Many people in the process of reducing fat usually subconsciously use diet to reduce their body fat. However, by making ourselves thinner in this way, 60% of the weight we lose is muscle, while only 40% is fat.
Therefore, if you want to reduce fat by dieting, it is not suitable for those who want to maintain muscle mass. Besides the reduction of muscle mass, our excessive diet will greatly affect our health. In the process of reducing fat, we should not advocate dieting. If we want to avoid muscle loss in the process of fat reduction, let's learn these four methods. They can help you to reduce fat while maintaining the muscle volume of your body most effectively.
1. Take in enough protein
In the process of body building and fat reduction, if we want to maximize our muscle mass, we must take in enough protein, so as to maintain the energy supply and repair of your muscles, so that they will not be reduced. So how do we eat protein during the period of fat reduction? We can't eat it like we did when we increased muscle. Our protein intake should also be controlled appropriately. If we eat too much, they will also turn into fat, which will increase your body fat.

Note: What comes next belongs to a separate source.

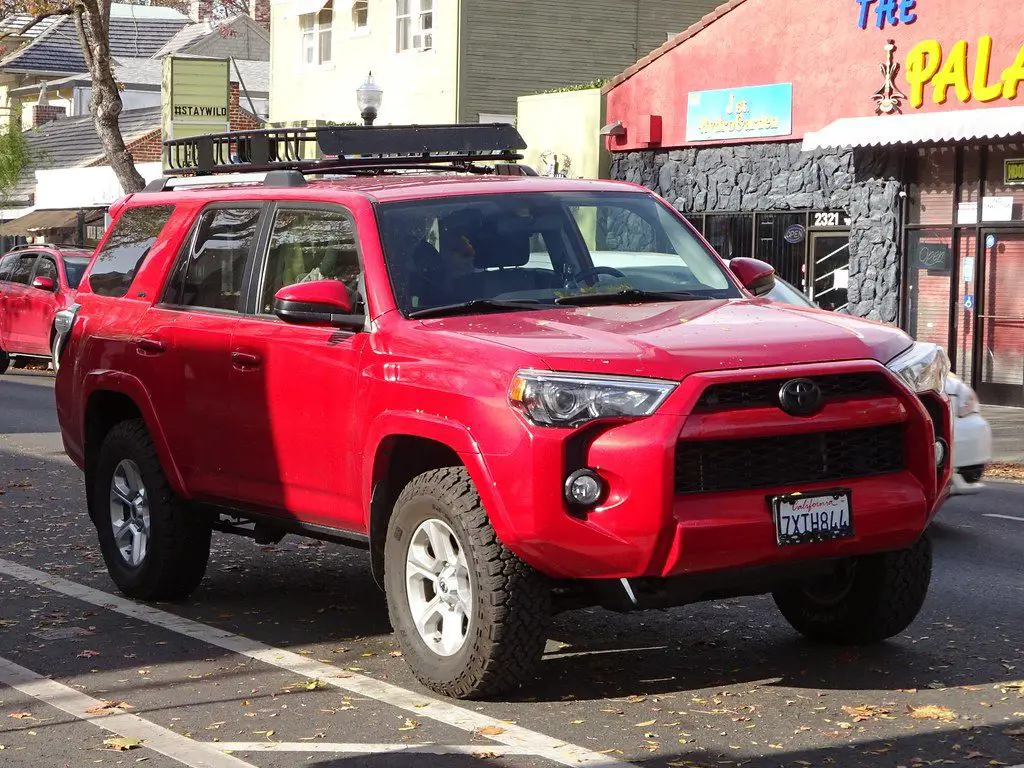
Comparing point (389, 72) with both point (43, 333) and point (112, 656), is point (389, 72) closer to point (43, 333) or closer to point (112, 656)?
point (43, 333)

Therefore, we suggest that the protein intake during the fat loss period should be controlled at 1g protein per pound. If you are on a weight training day, you can use a little more. On the contrary, if you are on a rest day, your protein intake should be reduced accordingly.
2. Eat low-fat food
The choice of food is crucial during our fat loss. If you eat high calorie food at will when you lose fat, just like when you increase muscle, your fat reduction training is in vain. During the period of fat reduction, we should change our diet plan, strictly treat the choice of food, and take low-fat and fresh food as the main ingredients. Low fat foods account for 20% of the total daily intake.

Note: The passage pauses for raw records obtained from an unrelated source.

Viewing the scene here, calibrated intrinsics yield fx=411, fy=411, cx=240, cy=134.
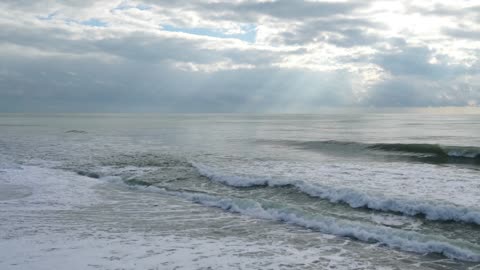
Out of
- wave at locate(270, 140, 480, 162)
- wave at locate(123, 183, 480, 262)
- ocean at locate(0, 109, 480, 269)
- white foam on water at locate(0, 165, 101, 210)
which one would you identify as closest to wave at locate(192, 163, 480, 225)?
ocean at locate(0, 109, 480, 269)

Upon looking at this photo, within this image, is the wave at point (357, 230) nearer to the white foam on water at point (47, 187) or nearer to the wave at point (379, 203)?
the wave at point (379, 203)

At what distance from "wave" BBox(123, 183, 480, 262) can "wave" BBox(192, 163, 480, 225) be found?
204cm

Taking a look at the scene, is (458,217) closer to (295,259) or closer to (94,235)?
(295,259)

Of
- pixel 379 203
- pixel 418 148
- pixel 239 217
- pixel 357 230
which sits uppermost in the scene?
pixel 418 148

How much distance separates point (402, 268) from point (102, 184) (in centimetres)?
1285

3. Reduce carbon and water intake as much as possible
In the process of reducing fat, we should try our best to reduce the intake of carbohydrates. Don't let the proportion of carbon water account for too much in our diet. When you take too much carbon water, they will also turn into fat in the body, which will make your body fat rise. Therefore, we should not take too much carbon water in addition to ensuring our own basic intake needs. Don't think that you can eat more when its fat content is low, which will only improve your body fat.

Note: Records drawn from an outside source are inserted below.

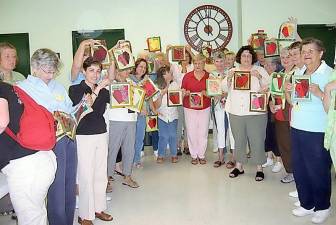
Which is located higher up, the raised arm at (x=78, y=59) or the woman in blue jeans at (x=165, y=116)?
the raised arm at (x=78, y=59)

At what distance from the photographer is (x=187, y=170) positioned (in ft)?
14.7

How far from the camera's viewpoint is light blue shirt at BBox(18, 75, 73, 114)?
7.15 feet

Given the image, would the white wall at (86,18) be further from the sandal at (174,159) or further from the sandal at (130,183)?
the sandal at (130,183)

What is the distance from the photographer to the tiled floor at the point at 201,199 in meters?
3.00

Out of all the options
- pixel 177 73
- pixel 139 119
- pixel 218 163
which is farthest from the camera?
pixel 177 73

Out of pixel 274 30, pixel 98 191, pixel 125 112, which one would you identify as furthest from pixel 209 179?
pixel 274 30

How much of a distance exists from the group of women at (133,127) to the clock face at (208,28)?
203 centimetres

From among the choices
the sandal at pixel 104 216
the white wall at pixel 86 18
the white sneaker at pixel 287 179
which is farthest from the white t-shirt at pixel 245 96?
the white wall at pixel 86 18

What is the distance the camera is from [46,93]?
87.4 inches

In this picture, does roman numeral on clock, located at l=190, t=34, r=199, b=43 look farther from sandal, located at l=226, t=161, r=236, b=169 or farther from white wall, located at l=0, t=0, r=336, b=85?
sandal, located at l=226, t=161, r=236, b=169

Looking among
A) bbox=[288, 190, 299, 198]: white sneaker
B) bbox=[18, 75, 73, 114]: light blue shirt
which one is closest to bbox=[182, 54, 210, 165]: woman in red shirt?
bbox=[288, 190, 299, 198]: white sneaker

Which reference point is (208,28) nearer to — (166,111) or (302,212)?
(166,111)

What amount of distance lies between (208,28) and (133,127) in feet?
12.0

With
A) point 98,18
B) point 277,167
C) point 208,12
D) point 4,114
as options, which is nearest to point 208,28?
point 208,12
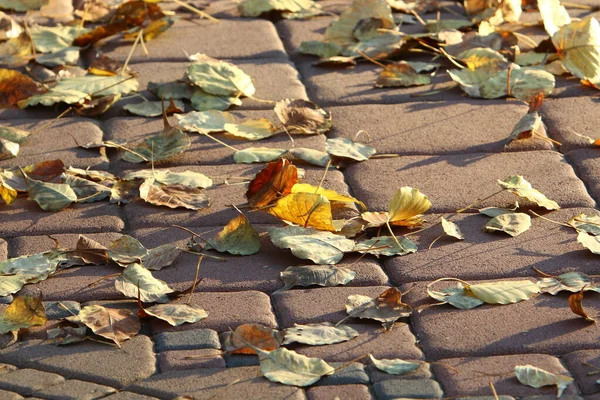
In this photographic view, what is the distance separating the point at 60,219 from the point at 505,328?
3.79 feet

4. Aerobic training 4-5 times a week
In addition to the necessary strength training, we also need to increase our muscles 4-5 times a week during the period of fat loss. The training time of each time is controlled at 45-60 minutes. Aerobic training is a powerful tool to reduce fat. Through the combination of strength and aerobic exercise, we can keep our body's muscle mass and effectively reduce body fat. Here we should remind you that at the beginning of aerobic exercise, we should control the amount of training and not train too hard at once. We can buffer a little and let ourselves gradually enter the sports state, so as to avoid the occurrence of over training.